● WHAT YOU ARE ASKED TO DO: Every record should be copied exactly, except that pictures are to be omitted.

● EXERCISE DATA:
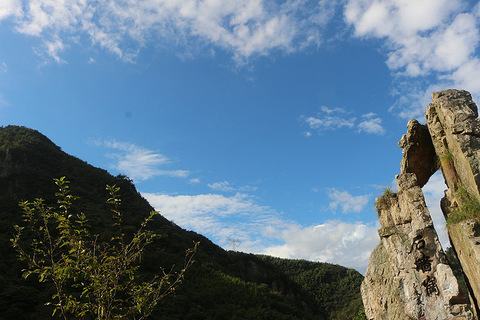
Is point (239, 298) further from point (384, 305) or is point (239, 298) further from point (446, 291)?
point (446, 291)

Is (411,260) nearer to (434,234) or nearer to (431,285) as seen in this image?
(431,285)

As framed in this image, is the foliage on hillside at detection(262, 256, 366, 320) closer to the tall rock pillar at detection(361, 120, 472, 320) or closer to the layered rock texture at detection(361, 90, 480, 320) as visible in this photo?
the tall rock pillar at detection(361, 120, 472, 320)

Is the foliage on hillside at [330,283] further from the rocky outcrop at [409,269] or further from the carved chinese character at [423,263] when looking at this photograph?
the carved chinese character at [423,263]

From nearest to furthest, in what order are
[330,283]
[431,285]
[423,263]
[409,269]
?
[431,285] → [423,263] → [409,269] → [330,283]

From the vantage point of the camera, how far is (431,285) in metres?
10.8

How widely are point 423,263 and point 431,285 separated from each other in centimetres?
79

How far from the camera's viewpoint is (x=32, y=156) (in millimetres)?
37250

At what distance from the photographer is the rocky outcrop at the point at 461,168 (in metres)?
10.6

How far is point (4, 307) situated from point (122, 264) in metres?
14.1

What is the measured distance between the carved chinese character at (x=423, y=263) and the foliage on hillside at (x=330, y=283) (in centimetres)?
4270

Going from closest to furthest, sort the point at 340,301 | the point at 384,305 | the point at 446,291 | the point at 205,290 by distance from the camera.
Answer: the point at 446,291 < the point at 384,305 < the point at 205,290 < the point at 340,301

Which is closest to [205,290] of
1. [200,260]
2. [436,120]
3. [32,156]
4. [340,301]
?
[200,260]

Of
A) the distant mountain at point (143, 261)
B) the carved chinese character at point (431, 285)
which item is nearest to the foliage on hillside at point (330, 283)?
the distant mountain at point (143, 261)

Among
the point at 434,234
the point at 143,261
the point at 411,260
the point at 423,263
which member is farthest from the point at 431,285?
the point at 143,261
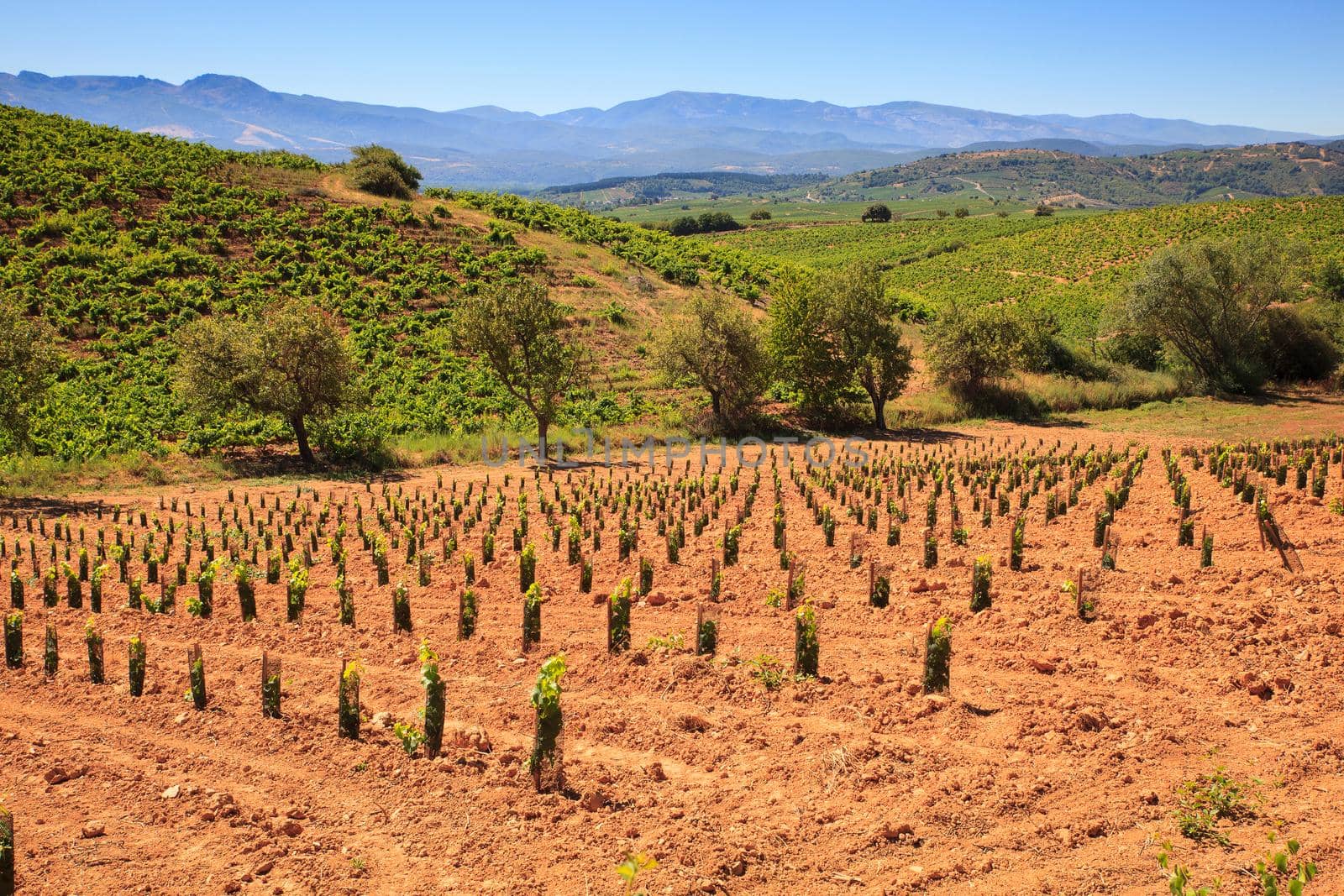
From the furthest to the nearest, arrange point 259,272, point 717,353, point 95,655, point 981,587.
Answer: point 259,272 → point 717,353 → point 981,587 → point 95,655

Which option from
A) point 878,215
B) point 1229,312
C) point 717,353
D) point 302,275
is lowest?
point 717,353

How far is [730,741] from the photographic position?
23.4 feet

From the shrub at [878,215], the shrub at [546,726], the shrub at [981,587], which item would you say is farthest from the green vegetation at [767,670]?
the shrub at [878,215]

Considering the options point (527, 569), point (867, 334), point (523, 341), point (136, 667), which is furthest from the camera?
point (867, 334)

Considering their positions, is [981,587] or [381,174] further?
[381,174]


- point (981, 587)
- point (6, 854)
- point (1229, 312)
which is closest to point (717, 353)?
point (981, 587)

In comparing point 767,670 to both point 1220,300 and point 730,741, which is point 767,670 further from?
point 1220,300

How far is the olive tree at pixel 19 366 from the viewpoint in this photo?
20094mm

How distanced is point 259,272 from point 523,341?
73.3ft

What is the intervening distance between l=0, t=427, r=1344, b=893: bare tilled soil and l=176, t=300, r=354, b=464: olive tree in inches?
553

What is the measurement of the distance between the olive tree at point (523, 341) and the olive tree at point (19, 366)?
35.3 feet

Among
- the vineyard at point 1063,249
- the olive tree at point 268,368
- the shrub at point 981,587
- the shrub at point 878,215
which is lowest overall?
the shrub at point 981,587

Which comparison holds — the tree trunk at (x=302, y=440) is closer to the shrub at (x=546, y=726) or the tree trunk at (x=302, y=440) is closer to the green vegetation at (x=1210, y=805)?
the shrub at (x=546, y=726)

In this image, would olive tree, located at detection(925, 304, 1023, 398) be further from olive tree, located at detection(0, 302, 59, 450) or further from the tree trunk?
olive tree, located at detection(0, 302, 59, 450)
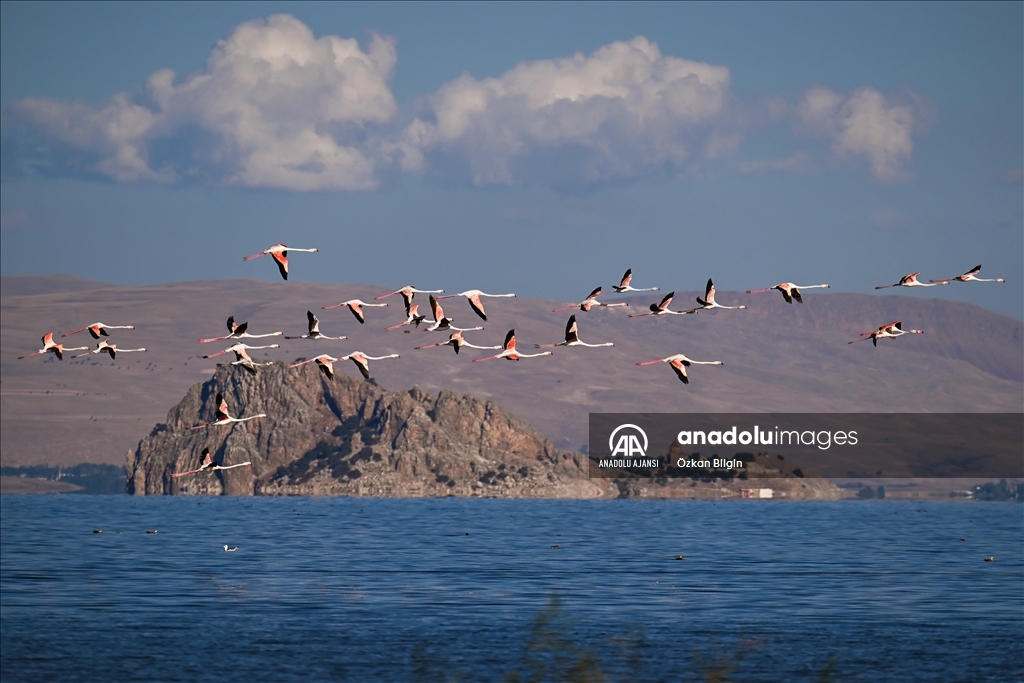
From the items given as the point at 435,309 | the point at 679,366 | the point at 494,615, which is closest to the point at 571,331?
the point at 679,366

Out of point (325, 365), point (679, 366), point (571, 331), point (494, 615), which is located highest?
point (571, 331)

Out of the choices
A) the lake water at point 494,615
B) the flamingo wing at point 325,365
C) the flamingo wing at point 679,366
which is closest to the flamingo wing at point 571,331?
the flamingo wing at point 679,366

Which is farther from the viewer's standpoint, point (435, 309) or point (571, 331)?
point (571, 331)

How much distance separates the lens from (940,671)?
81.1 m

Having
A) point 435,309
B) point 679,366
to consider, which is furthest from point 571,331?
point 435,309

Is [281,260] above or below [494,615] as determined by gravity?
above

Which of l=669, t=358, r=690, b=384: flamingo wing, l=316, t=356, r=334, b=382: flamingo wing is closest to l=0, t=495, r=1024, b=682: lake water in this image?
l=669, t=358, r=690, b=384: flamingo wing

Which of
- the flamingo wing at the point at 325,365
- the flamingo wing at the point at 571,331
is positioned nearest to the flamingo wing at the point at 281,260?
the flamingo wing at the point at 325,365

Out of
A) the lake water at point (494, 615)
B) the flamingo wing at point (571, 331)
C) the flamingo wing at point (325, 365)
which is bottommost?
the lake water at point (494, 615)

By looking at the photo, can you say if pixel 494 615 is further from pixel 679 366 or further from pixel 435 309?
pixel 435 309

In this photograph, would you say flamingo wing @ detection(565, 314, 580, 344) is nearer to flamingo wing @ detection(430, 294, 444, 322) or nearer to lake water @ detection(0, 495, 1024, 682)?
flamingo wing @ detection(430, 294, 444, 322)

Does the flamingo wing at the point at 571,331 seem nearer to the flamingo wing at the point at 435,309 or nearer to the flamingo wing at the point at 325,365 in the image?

● CORRECT ANSWER:
Is point (239, 298) further from point (384, 305) or is point (239, 298) further from point (446, 291)?
point (446, 291)

Is (411,260) nearer to (434,234) or nearer to (431,285) as seen in this image?
(431,285)

As framed in this image, is the foliage on hillside at detection(262, 256, 366, 320) closer to the tall rock pillar at detection(361, 120, 472, 320) or closer to the layered rock texture at detection(361, 90, 480, 320) as visible in this photo?
the tall rock pillar at detection(361, 120, 472, 320)

Is the foliage on hillside at [330,283] further from the rocky outcrop at [409,269] or further from the carved chinese character at [423,263] when looking at this photograph?
the carved chinese character at [423,263]

From nearest to furthest, in what order are
[330,283]
[431,285]
[423,263]
[409,269]
?
[431,285] → [423,263] → [409,269] → [330,283]

From the vantage point of the camera, how far is (431,285) in metres?
10.8

How widely are point 423,263 and point 431,285 separated from each other in centimetres?
79

How far from the camera's viewpoint is (x=32, y=156) (in millimetres)?
37250

At what distance from the photographer is the rocky outcrop at the point at 461,168 (in metres)?
10.6

How far is point (4, 307) situated from point (122, 264) in metres?
14.1

What is the measured distance between the carved chinese character at (x=423, y=263) and the foliage on hillside at (x=330, y=283) (in centimetres)?
4270

Going from closest to furthest, sort the point at 340,301 | the point at 384,305 | the point at 446,291 | the point at 205,290 by distance from the camera.
Answer: the point at 446,291 < the point at 384,305 < the point at 205,290 < the point at 340,301

Which is closest to [205,290] of
1. [200,260]
2. [436,120]
3. [32,156]
4. [340,301]
?
[200,260]

Of
A) the distant mountain at point (143, 261)
B) the carved chinese character at point (431, 285)
which item is nearest to the foliage on hillside at point (330, 283)?
the distant mountain at point (143, 261)

Among
the point at 434,234
the point at 143,261
the point at 411,260
the point at 423,263
which member is farthest from the point at 431,285?
the point at 143,261
From the furthest to the nearest, arrange point 259,272, point 717,353, point 95,655, point 981,587.
Answer: point 259,272 → point 717,353 → point 981,587 → point 95,655

Which option from
A) point 878,215
B) point 1229,312
C) point 717,353
D) point 302,275
is lowest?
point 717,353

How far is [730,741] from the photographic position?
23.4 feet

From the shrub at [878,215], the shrub at [546,726], the shrub at [981,587], which item would you say is farthest from the green vegetation at [767,670]?
the shrub at [878,215]

Considering the options point (527, 569), point (867, 334), point (523, 341), point (136, 667), which is furthest from the camera?
point (867, 334)

Considering their positions, is [981,587] or [381,174] further?
[381,174]


- point (981, 587)
- point (6, 854)
- point (1229, 312)
which is closest to point (717, 353)?
point (981, 587)

In comparing point 767,670 to both point 1220,300 and point 730,741, which is point 767,670 further from?
point 1220,300

How far is the olive tree at pixel 19 366 from the viewpoint in this photo?
20094mm

How distanced is point 259,272 from point 523,341?
73.3ft

What is the intervening distance between l=0, t=427, r=1344, b=893: bare tilled soil and l=176, t=300, r=354, b=464: olive tree in inches?
553

What is the measurement of the distance between the olive tree at point (523, 341) and the olive tree at point (19, 366)?
35.3 feet

Among
- the vineyard at point 1063,249
- the olive tree at point 268,368
- the shrub at point 981,587
- the shrub at point 878,215
which is lowest overall?
the shrub at point 981,587

Which comparison holds — the tree trunk at (x=302, y=440) is closer to the shrub at (x=546, y=726) or the tree trunk at (x=302, y=440) is closer to the green vegetation at (x=1210, y=805)?
the shrub at (x=546, y=726)

In this image, would olive tree, located at detection(925, 304, 1023, 398) be further from olive tree, located at detection(0, 302, 59, 450) or further from the tree trunk?
olive tree, located at detection(0, 302, 59, 450)
From the items given as the point at 435,309 | the point at 679,366 | the point at 494,615, which is closest to the point at 571,331?
the point at 679,366

Out of point (325, 365), point (679, 366), point (571, 331), point (494, 615), which is located highest?
point (571, 331)

Out of the choices
A) the lake water at point 494,615
B) the flamingo wing at point 325,365
C) the flamingo wing at point 679,366
which is closest to the flamingo wing at point 571,331?
the flamingo wing at point 679,366

Which is farther from the viewer's standpoint, point (435, 309) or point (571, 331)?
point (571, 331)

How much distance separates the lens from (940,671)?
81.1 m

Having
A) point 435,309
B) point 679,366
to consider, which is furthest from point 571,331?
point 435,309

Is [281,260] above or below [494,615] as determined by gravity?
above

Which of l=669, t=358, r=690, b=384: flamingo wing, l=316, t=356, r=334, b=382: flamingo wing is closest to l=0, t=495, r=1024, b=682: lake water in this image?
l=669, t=358, r=690, b=384: flamingo wing

Which of
- the flamingo wing at the point at 325,365
- the flamingo wing at the point at 571,331
is positioned nearest to the flamingo wing at the point at 281,260?
the flamingo wing at the point at 325,365

Out of
A) the lake water at point (494, 615)
B) the flamingo wing at point (571, 331)
C) the flamingo wing at point (325, 365)
which is bottommost?
the lake water at point (494, 615)

By looking at the photo, can you say if pixel 494 615 is further from pixel 679 366 or further from pixel 435 309?
pixel 435 309

In this photograph, would you say flamingo wing @ detection(565, 314, 580, 344) is nearer to flamingo wing @ detection(430, 294, 444, 322) or nearer to lake water @ detection(0, 495, 1024, 682)?
flamingo wing @ detection(430, 294, 444, 322)

Does the flamingo wing at the point at 571,331 seem nearer to the flamingo wing at the point at 435,309 or nearer to the flamingo wing at the point at 325,365 in the image?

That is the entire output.